**Exercise requirements**. Copy word for word the line containing "1981 Νήσοι Καίυμαν." together with all lines following it to the end of the listing below, without the pictures.

|---|

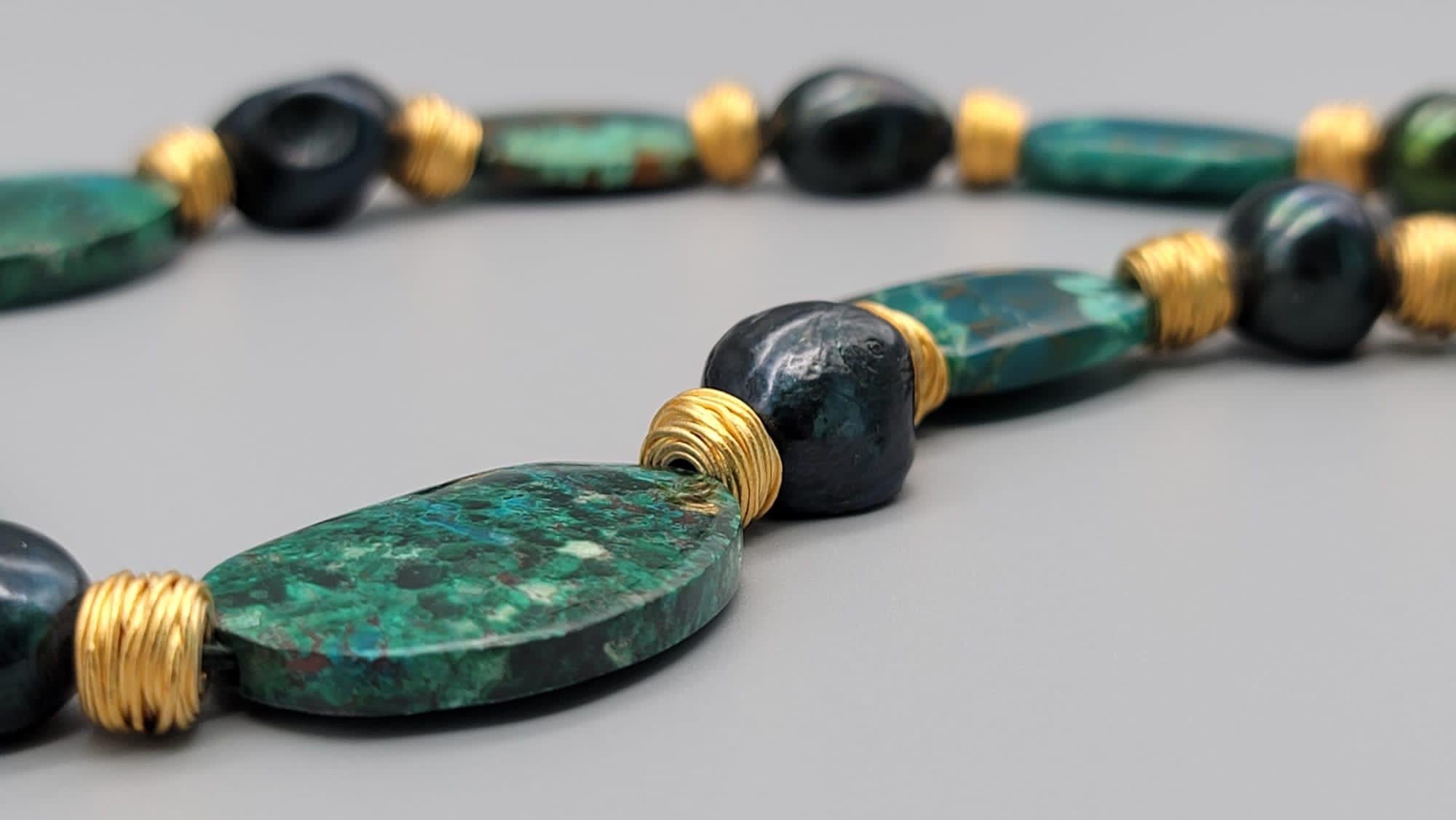 A.Jeschel Chrysocolla necklace separated by green peacock Baroque Pearls. For Sale 5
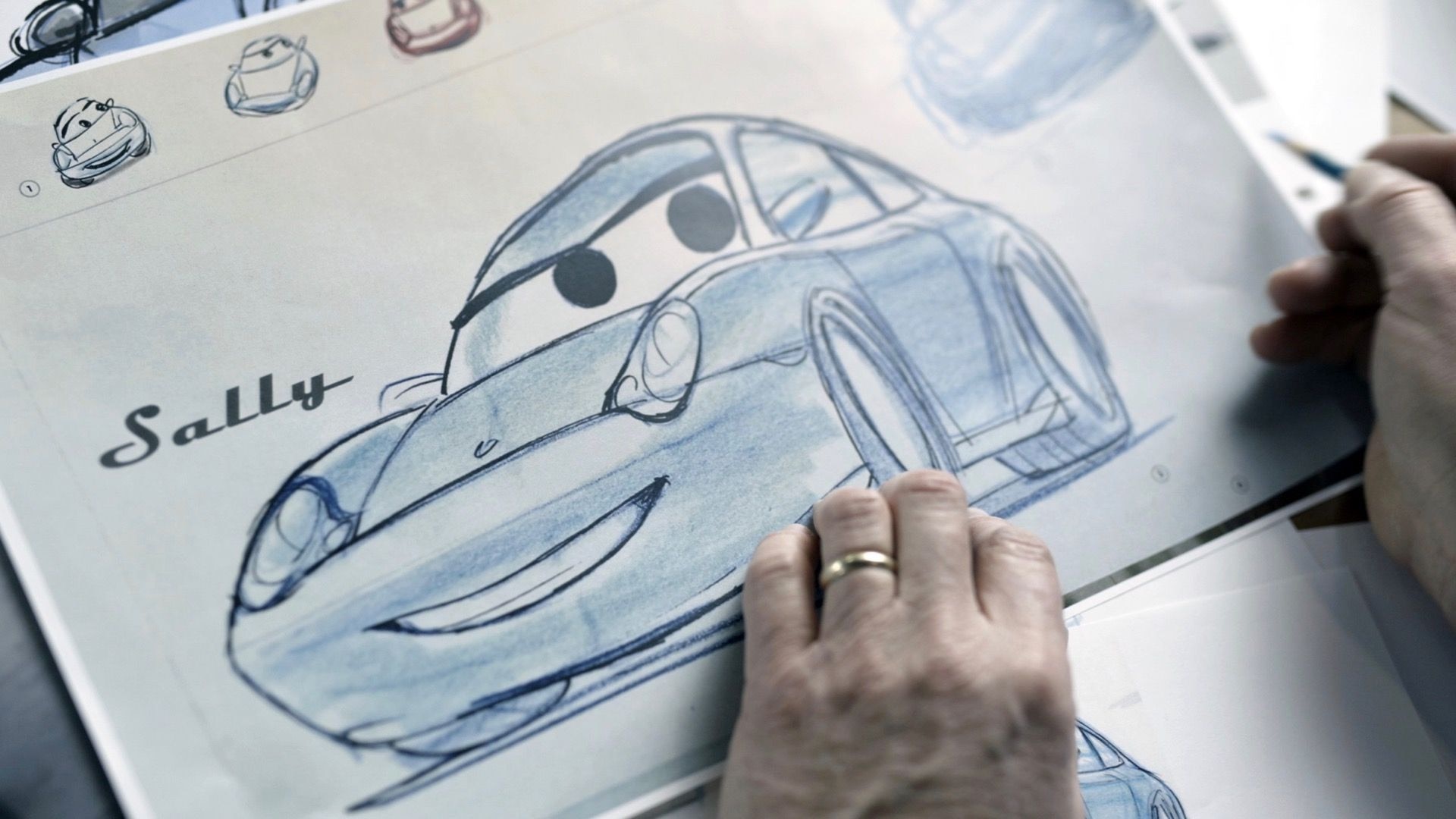 Original artwork for Sally Carrera Porsche 911 from "Cars"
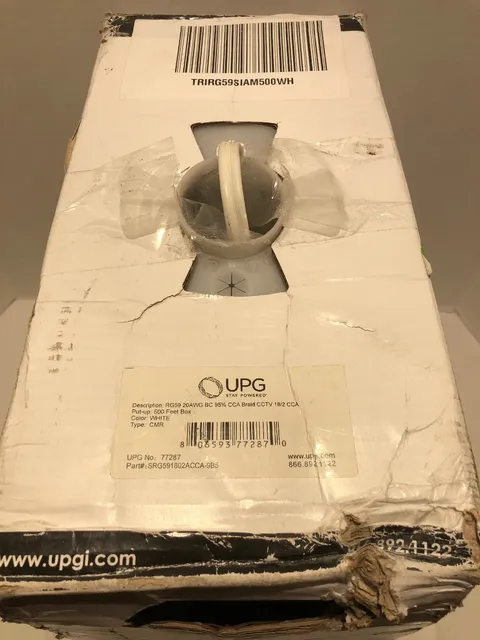 UPG 77287 RG59 20AWG  BC 95% CCA Braid CCTV 18/2 White-500ft box White CMR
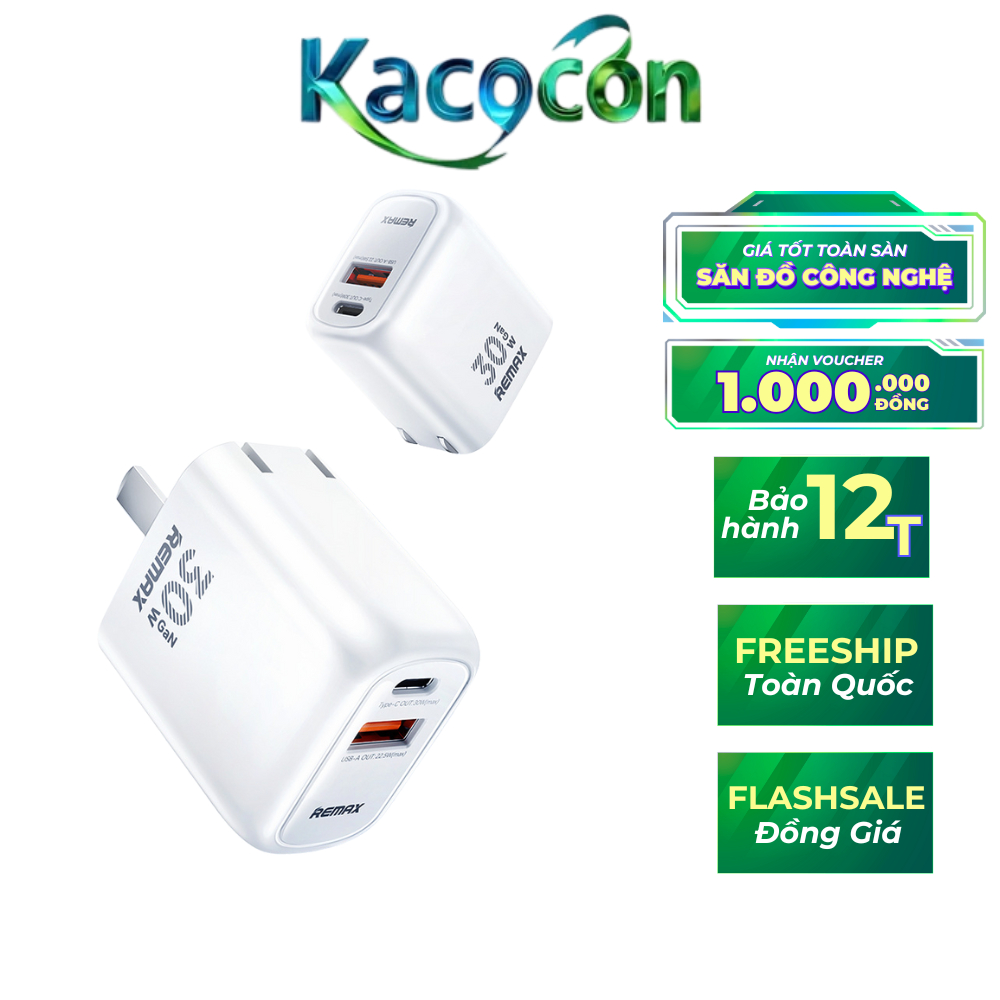 Củ sạc nhanh Remax CA-18 (AC30W) GaN gập gọn – Sạc nhanh PD 30W, 2 cổng Type-C + USB A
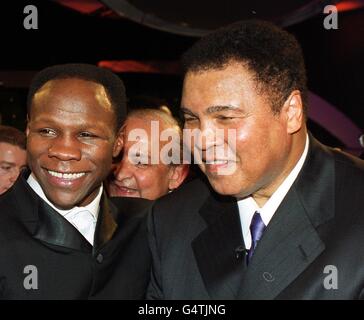 Former world super middleweight boxing champion, Chris Eubank (left), with BBC Sports Personality of the Century, Muhammad Ali at the BBC Sports Personality of the Year Awards held at BBC Television studios in London. *17/01/02: Ali celebrates his 60th birthday. Stock Photo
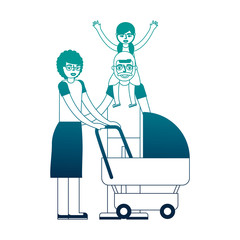 grandparents with graddaughter and baby pram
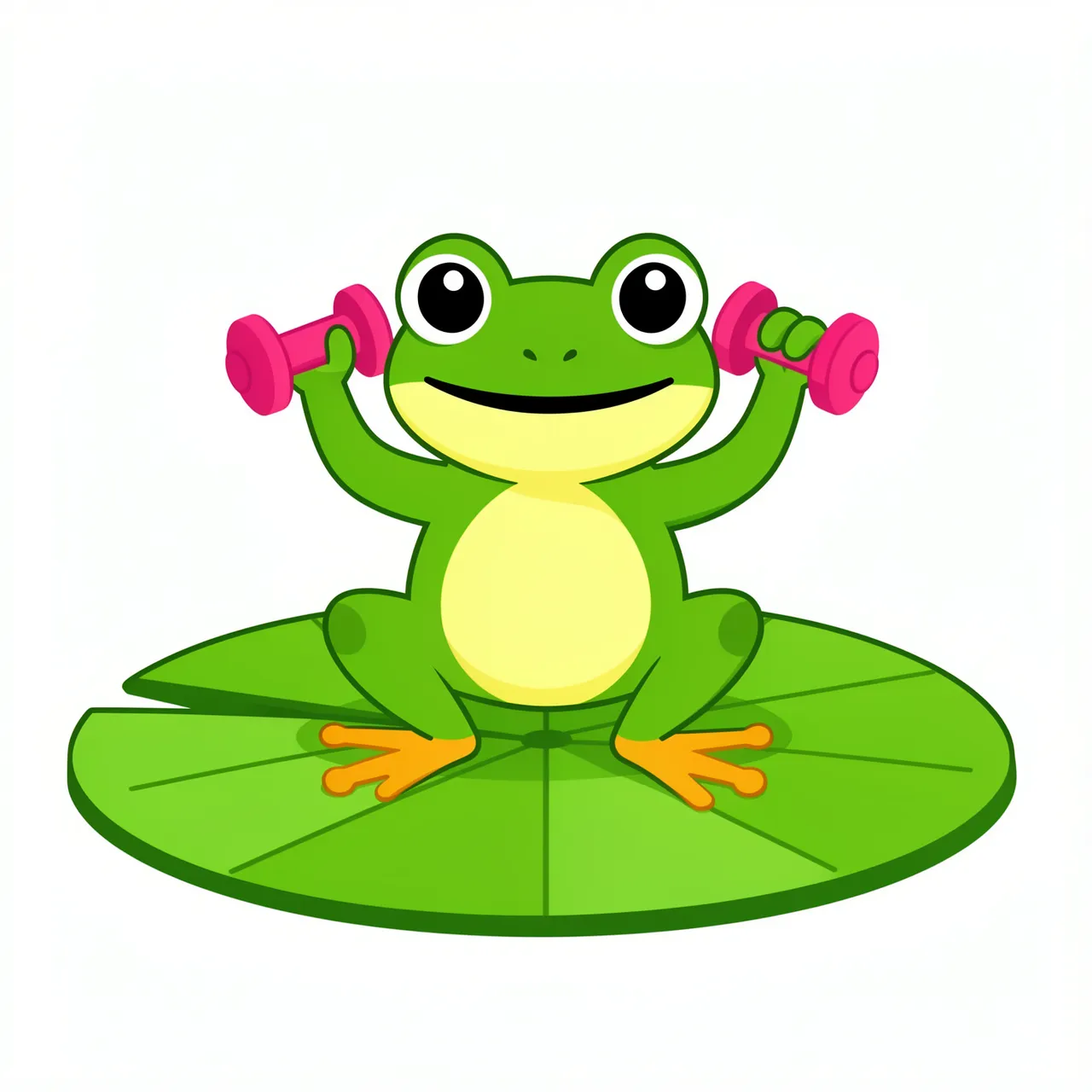 A cheerful cartoon frog sits on a lily pad holding small pink dumbbells above its shoulders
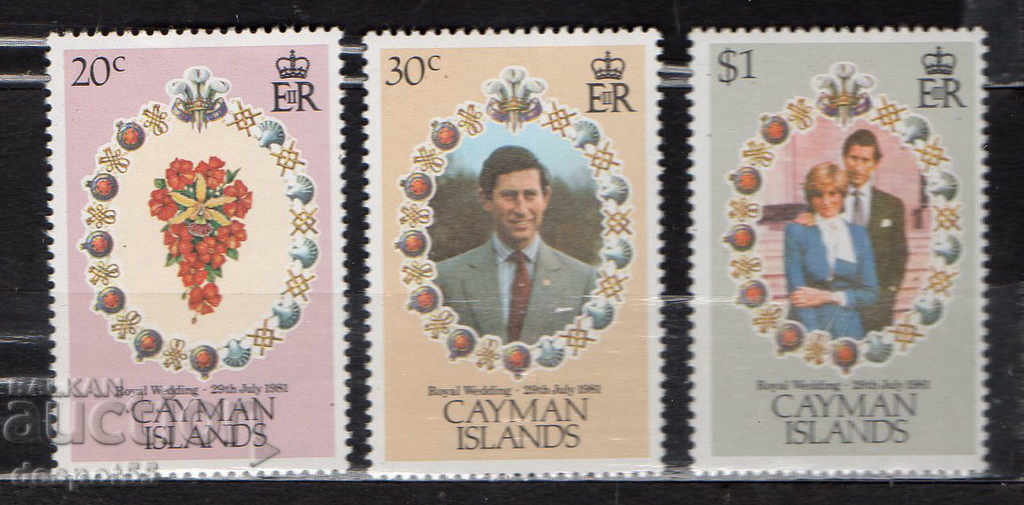 1981 Νήσοι Καίυμαν. Βασιλικός γάμος - ο πρίγκιπας Κάρολος και η κυρία Ντιάνα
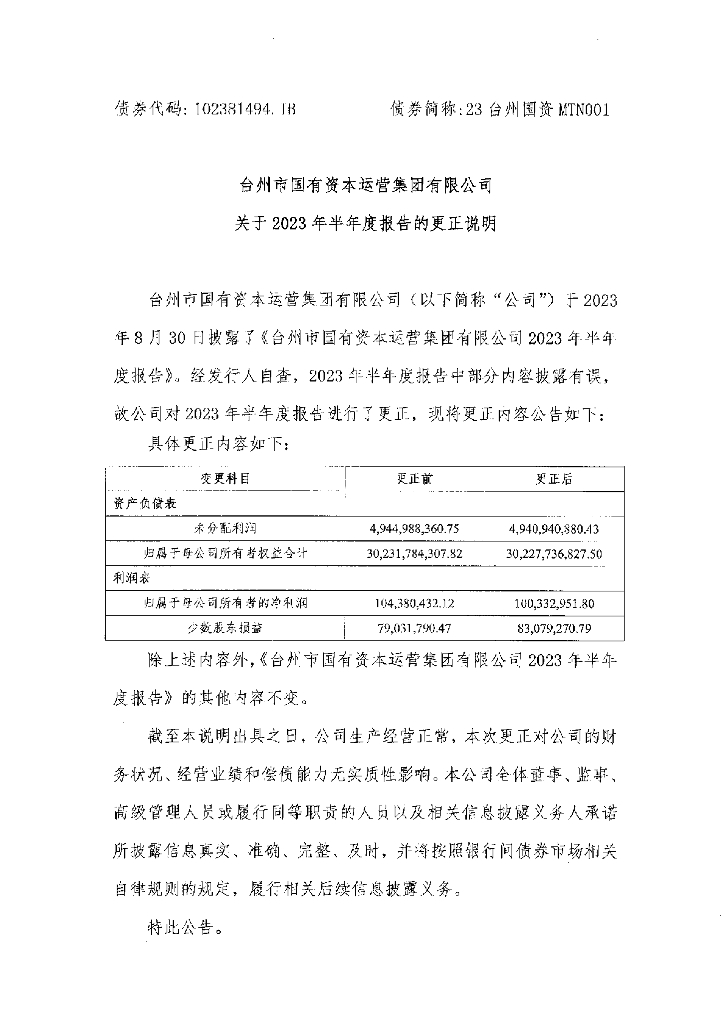 台州市国有资本运营集团有限公司关于2023年半年度报告的更正说明及更正后文件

|---|

**Answer to this task**.
 1981 Νήσοι Καίυμαν. Βασιλικός γάμος - ο πρίγκιπας Κάρολος και η κυρία Ντιάνα
 台州市国有资本运营集团有限公司关于2023年半年度报告的更正说明及更正后文件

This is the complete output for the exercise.